** Data extracts follows **

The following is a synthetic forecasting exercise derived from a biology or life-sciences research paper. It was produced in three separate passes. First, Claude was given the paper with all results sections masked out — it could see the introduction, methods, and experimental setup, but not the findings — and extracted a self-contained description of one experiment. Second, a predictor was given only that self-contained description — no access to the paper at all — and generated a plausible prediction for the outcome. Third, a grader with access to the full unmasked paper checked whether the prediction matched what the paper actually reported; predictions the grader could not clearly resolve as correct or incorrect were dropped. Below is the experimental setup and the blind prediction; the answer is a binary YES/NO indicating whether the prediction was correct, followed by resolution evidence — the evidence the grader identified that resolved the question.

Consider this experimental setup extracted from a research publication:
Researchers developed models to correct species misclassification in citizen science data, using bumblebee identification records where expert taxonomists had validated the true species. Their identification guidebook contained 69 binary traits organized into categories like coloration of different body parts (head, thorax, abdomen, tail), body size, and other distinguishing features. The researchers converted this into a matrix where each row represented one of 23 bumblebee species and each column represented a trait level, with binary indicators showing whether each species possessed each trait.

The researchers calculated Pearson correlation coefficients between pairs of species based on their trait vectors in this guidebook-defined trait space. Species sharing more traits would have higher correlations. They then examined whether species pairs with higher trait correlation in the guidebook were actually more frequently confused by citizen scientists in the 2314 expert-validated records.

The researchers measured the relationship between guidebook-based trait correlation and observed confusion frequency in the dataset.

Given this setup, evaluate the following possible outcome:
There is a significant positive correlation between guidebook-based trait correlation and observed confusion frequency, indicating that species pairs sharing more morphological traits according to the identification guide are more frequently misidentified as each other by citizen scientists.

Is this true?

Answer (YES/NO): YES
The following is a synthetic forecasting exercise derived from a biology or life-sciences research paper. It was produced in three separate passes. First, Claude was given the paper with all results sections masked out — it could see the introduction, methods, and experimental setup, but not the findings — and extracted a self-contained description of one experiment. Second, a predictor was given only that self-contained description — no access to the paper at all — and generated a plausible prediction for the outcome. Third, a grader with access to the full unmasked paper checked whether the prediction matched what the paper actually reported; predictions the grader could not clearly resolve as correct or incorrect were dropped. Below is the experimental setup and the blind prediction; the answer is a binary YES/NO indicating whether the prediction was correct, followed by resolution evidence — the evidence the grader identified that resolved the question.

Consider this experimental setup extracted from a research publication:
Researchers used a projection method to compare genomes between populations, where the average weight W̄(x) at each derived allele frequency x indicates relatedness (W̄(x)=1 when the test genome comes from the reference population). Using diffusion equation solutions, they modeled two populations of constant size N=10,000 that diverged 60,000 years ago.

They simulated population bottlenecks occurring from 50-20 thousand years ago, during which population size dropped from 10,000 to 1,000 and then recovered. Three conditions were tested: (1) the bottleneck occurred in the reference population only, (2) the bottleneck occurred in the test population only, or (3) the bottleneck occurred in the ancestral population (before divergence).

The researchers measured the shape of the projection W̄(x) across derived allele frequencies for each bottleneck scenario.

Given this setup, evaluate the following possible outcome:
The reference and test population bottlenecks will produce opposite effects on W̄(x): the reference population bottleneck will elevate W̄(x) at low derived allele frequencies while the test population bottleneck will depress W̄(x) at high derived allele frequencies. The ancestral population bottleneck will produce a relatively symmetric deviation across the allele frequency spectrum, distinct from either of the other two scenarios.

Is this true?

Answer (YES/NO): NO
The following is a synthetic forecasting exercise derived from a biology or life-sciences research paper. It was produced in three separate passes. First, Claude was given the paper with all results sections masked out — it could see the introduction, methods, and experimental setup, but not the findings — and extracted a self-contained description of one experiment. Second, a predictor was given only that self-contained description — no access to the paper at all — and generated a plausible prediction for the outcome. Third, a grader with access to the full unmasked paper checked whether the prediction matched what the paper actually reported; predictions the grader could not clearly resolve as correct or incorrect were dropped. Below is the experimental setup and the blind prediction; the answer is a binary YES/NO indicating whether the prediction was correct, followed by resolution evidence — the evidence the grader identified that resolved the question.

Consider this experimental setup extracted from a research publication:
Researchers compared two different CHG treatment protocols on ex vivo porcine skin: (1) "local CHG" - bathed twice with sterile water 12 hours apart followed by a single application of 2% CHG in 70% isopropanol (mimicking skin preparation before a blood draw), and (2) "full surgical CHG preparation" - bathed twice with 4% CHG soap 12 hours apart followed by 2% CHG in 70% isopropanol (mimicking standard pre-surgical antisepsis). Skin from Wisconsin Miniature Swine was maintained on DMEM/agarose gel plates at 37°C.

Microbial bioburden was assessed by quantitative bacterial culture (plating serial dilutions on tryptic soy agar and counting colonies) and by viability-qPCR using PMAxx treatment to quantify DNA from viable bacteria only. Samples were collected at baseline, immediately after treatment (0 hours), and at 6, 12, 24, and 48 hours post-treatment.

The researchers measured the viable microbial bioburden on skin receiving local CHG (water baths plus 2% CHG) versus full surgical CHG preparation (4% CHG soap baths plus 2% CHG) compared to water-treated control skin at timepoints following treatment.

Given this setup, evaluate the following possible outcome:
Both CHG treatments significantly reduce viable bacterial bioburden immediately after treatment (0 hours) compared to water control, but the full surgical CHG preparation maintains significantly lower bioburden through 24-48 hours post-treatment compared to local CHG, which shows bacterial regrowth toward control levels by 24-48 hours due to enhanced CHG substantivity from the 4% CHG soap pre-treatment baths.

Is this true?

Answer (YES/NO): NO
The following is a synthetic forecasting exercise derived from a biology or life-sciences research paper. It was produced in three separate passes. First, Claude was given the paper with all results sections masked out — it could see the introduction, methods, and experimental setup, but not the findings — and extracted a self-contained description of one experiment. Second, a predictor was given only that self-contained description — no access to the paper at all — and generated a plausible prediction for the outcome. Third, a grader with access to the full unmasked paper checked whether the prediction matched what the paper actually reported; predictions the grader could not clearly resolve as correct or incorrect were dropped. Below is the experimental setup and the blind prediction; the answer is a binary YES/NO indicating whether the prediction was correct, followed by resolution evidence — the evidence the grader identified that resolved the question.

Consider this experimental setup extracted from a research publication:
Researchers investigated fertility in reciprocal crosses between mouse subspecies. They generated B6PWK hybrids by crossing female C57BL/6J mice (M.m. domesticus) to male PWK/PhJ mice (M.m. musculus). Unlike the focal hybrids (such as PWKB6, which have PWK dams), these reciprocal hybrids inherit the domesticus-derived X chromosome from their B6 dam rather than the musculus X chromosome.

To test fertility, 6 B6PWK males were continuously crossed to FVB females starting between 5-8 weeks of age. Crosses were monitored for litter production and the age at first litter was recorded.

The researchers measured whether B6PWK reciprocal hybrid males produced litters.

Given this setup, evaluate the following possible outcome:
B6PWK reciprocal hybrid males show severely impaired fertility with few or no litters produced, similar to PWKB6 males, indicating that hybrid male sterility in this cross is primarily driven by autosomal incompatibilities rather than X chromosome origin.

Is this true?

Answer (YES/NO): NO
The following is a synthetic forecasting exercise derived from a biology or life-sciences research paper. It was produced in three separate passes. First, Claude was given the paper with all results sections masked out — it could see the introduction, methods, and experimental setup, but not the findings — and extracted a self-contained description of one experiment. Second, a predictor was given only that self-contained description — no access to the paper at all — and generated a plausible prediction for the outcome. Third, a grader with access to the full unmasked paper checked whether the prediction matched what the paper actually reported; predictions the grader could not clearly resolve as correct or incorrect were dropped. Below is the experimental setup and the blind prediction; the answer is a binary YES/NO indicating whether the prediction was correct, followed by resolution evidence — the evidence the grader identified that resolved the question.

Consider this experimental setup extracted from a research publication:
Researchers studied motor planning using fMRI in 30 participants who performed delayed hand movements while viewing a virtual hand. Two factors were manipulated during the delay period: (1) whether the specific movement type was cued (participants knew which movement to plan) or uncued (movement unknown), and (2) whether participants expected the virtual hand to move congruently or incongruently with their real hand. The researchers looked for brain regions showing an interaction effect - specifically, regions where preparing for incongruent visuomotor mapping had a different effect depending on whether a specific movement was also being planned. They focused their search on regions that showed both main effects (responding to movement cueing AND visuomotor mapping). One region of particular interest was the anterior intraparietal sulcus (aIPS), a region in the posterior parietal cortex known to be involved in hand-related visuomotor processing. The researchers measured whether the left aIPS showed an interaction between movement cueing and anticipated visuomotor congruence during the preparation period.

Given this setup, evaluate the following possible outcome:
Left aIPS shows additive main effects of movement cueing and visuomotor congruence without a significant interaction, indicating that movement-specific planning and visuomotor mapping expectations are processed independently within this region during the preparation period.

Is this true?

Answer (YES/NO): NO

** End of Data extracts **

The expected answer is a copy of each line in the listing above that contains "bioburden".

- _Answer area_
Microbial bioburden was assessed by quantitative bacterial culture (plating serial dilutions on tryptic soy agar and counting colonies) and by viability-qPCR using PMAxx treatment to quantify DNA from viable bacteria only. Samples were collected at baseline, immediately after treatment (0 hours), and at 6, 12, 24, and 48 hours post-treatment.
The researchers measured the viable microbial bioburden on skin receiving local CHG (water baths plus 2% CHG) versus full surgical CHG preparation (4% CHG soap baths plus 2% CHG) compared to water-treated control skin at timepoints following treatment.
Both CHG treatments significantly reduce viable bacterial bioburden immediately after treatment (0 hours) compared to water control, but the full surgical CHG preparation maintains significantly lower bioburden through 24-48 hours post-treatment compared to local CHG, which shows bacterial regrowth toward control levels by 24-48 hours due to enhanced CHG substantivity from the 4% CHG soap pre-treatment baths.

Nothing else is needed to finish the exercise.